Wie die Organleihe funktioniert
In Thüringen wird für die Wahl der Verfassungsrichter:innen eine Zweidrittelmehrheit benötigt (vgl. Art. 79 III S.3 ThürVerf. Bis zum Jahr 2029 scheiden alle neun amtierenden Thüringer Landesverfassungsrichter:innen und sieben ihrer Stellvertreter:innen aus dem Amt aus.

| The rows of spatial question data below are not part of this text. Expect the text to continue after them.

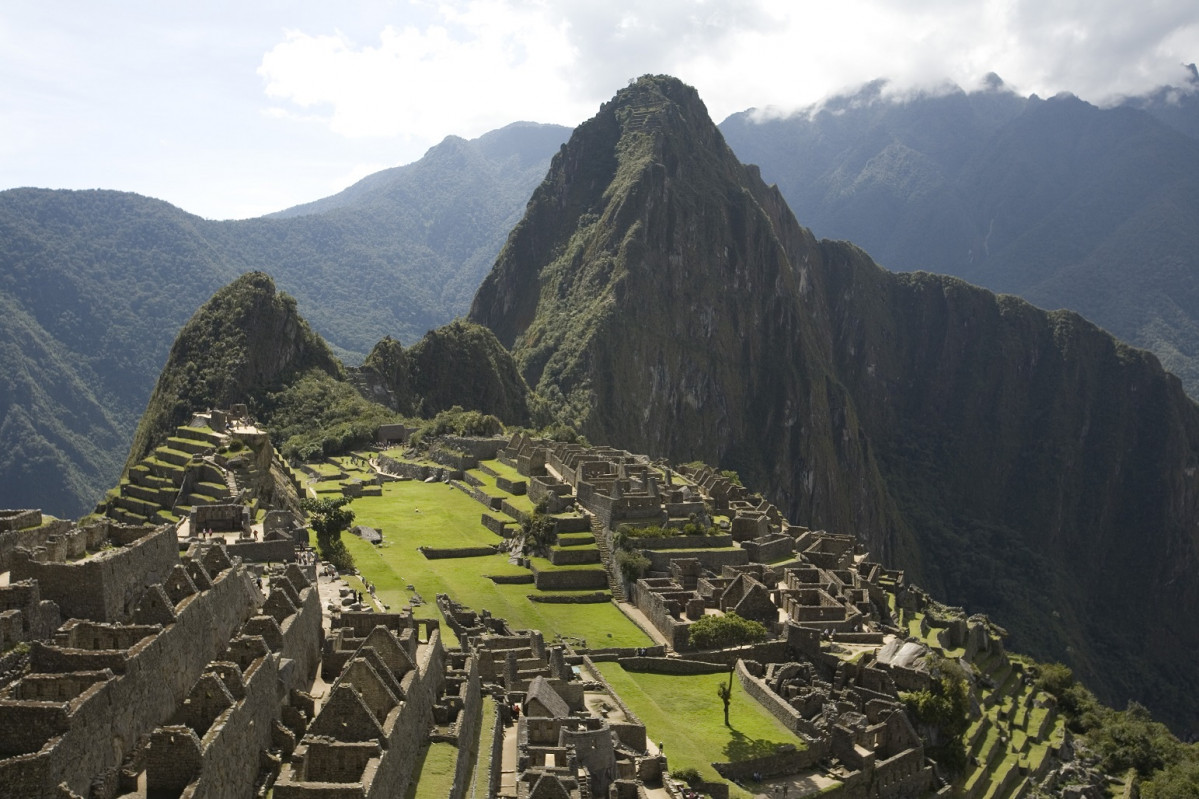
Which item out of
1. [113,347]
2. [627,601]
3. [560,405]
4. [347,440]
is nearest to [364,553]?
[627,601]

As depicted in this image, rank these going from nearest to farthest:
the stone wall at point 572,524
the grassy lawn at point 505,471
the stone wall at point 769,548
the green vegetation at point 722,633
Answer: the green vegetation at point 722,633, the stone wall at point 572,524, the stone wall at point 769,548, the grassy lawn at point 505,471

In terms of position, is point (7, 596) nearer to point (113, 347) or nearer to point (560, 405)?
point (113, 347)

Da ein geschäftsführender Verbleib perspektivisch durch die harte Altersobergrenze und weitere Voraussetzungen (§ 4 ThürVGHG) beschränkt ist, könnte sich dieses Problem in nicht allzu ferner Zukunft zuspitzen (siehe hier). Schon wenn mehr als ein Drittel der Abgeordneten die Verfassungsrichter:innenwahl konsequent blockieren, könnte das Landesverfassungsgericht personell ausbluten. Dann könnten landesverfassungsrechtliche Streitigkeiten – vom Wahl- und Wahlprüfungsrecht über die Einsetzung parlamentarischer Untersuchungsausschüsse bis hin zur Wahl der Ministerpräsident:innen – kaum mehr entschieden werden. Selbst wenn zunächst genügend Richter:innen geschäftsführend im Amt verbleiben, stellt sich irgendwann die Frage, ob das Recht auf den gesetzlichen Richter (Art. 101 Abs. 1 S. 2 GG) verletzt ist.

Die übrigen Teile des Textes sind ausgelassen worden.